**THINGS TO DO**.
- a) From the overhead percentage thread, list the username of every person who posted a reply or question, giving each name once.
- b) In the overhead percentage thread, what reason does piercekiltoff give for deducting a profit percentage?
- c) Please output the part of the overhead percentage thread between "## Mike's Plumbing" and "a formula right?", inclusive.

**PASSAGE TO READ**.

# Actual Overhead Percentage



## James1979 (Jan 15, 2011)

Can anybody tell me why you deduct your profit margin when calculating actual overhead percentage?
The calculation to determine overhead percentage is as follows:

Annual Turnover - Net Overheads - Profit percentage and risk(as a percentage of annual turnover) = Net turnover

Net Overheads/Net Turnover *100= Actual overhead percentage


Why do you deduct a profit percentage to get Net Turnover?

Cheers any help on this would be appreciated


----------



## piercekiltoff (May 28, 2009)

James1979 said:


> Can anybody tell me why you deduct your profit margin when calculating actual overhead percentage?
> The calculation to determine overhead percentage is as follows:
> 
> Annual Turnover - Net Overheads - Profit percentage and risk(as a percentage of annual turnover) = Net turnover
> ...


Because you should always make a profit.


----------



## Mike's Plumbing (Jul 19, 2010)

James1979 said:


> Can anybody tell me why you deduct your profit margin when calculating actual overhead percentage?
> The calculation to determine overhead percentage is as follows:
> 
> Annual Turnover - Net Overheads - Profit percentage and risk(as a percentage of annual turnover) = Net turnover
> ...


Well, it all depends on what your approach is, when you figure a bid you use a formula right? 

I don't use words like "net turnover" but profit is something you add to a bid, normally it's a percentage. Overhead is also something you add to a bid. When wanting to calculate my overhead for the quarter I make certain deductions to arrive at actual overhead. But in the end overhead is just part of the formula. I express overhead as a percentage of sales in my calculations so in order for me to arrive at a correct number I have to deduct profit.

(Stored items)
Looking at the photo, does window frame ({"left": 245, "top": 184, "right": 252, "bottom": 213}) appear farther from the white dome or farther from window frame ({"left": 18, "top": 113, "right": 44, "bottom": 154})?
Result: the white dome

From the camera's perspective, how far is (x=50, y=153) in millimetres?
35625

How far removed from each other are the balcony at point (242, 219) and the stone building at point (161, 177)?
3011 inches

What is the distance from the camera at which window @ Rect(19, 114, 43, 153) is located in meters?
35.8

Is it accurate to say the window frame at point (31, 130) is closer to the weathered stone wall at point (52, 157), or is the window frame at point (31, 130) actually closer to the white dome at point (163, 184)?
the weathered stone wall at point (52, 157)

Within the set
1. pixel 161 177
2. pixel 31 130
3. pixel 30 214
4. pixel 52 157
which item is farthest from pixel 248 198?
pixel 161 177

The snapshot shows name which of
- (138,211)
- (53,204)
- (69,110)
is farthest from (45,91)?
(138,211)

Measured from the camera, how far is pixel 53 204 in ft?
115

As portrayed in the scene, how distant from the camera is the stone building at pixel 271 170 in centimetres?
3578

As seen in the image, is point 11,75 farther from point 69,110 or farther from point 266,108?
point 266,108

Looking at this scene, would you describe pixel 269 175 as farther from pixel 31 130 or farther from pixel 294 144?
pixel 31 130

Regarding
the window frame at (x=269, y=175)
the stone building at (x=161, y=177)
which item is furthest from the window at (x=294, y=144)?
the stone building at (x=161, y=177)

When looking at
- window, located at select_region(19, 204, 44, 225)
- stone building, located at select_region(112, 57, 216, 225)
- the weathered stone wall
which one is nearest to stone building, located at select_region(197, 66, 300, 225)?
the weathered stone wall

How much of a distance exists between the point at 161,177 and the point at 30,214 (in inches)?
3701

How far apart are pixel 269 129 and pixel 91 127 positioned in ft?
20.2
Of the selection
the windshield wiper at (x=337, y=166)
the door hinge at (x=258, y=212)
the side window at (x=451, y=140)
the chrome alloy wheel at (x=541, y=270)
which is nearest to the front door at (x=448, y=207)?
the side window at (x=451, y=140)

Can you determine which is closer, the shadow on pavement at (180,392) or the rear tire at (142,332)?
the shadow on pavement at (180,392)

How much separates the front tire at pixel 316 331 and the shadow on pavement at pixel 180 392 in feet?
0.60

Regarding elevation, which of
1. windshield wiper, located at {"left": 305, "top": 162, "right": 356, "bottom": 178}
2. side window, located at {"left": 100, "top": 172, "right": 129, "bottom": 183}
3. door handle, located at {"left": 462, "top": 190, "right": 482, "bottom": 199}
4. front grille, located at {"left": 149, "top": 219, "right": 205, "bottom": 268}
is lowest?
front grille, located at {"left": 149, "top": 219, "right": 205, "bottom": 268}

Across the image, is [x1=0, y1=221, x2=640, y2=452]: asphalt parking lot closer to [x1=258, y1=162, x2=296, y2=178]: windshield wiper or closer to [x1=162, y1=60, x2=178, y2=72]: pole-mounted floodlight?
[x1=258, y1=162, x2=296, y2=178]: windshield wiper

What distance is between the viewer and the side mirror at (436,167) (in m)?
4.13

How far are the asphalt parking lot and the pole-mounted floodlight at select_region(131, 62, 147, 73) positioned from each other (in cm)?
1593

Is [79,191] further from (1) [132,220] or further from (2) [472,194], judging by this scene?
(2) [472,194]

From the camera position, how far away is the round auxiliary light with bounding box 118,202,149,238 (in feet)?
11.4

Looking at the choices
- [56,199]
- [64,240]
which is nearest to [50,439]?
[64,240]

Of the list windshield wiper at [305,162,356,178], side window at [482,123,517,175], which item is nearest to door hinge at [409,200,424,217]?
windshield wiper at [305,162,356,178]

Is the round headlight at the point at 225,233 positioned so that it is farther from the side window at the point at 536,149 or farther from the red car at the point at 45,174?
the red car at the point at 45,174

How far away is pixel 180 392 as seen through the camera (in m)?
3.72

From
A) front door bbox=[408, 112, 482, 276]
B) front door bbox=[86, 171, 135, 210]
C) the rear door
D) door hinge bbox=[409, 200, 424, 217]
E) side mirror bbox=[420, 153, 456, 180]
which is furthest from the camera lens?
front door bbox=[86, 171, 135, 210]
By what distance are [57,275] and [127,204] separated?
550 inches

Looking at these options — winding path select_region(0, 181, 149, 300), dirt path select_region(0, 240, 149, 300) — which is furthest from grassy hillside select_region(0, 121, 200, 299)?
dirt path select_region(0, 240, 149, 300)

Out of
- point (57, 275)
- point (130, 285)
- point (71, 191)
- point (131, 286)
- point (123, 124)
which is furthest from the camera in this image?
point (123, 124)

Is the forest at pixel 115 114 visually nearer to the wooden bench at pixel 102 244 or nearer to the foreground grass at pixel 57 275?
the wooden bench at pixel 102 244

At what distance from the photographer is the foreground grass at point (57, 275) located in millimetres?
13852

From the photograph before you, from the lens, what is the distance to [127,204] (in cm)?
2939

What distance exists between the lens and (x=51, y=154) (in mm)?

==

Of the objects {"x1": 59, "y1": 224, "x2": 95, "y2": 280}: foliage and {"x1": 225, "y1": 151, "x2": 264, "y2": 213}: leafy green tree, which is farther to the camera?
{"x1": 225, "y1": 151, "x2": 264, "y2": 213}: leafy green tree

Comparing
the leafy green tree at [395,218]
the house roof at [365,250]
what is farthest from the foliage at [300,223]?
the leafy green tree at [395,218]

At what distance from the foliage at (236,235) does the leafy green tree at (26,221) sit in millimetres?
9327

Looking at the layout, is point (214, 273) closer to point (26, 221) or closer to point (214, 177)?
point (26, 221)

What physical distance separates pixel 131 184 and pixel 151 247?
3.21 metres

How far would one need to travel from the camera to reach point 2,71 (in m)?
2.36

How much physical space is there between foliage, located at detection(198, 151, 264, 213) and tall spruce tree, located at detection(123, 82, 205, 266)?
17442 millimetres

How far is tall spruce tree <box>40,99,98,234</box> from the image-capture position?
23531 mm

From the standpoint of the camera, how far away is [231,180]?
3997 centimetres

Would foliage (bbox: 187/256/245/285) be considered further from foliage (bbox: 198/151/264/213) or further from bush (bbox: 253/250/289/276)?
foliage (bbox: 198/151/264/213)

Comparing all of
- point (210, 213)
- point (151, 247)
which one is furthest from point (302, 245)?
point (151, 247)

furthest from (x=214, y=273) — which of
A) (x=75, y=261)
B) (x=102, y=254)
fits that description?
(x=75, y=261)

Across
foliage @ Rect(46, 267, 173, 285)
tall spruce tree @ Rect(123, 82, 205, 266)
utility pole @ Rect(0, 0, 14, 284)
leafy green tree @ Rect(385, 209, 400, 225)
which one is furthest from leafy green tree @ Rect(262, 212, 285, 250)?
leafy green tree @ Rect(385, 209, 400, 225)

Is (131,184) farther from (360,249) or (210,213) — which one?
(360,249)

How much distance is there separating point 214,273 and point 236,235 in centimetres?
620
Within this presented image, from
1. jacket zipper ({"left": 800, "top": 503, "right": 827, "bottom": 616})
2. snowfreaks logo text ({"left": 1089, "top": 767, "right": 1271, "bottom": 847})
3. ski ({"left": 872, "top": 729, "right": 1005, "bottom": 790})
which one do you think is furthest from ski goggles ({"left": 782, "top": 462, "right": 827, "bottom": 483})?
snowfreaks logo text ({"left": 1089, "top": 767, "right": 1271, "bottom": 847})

**RESPONSES TO THE EXERCISE**.
- a)
James1979
piercekiltoff
Mike's Plumbing

- b) Because you should always make a profit.

- c)
## Mike's Plumbing (Jul 19, 2010)

James1979 said:


> Can anybody tell me why you deduct your profit margin when calculating actual overhead percentage?
> The calculation to determine overhead percentage is as follows:
> 
> Annual Turnover - Net Overheads - Profit percentage and risk(as a percentage of annual turnover) = Net turnover
> ...


Well, it all depends on what your approach is, when you figure a bid you use a formula right?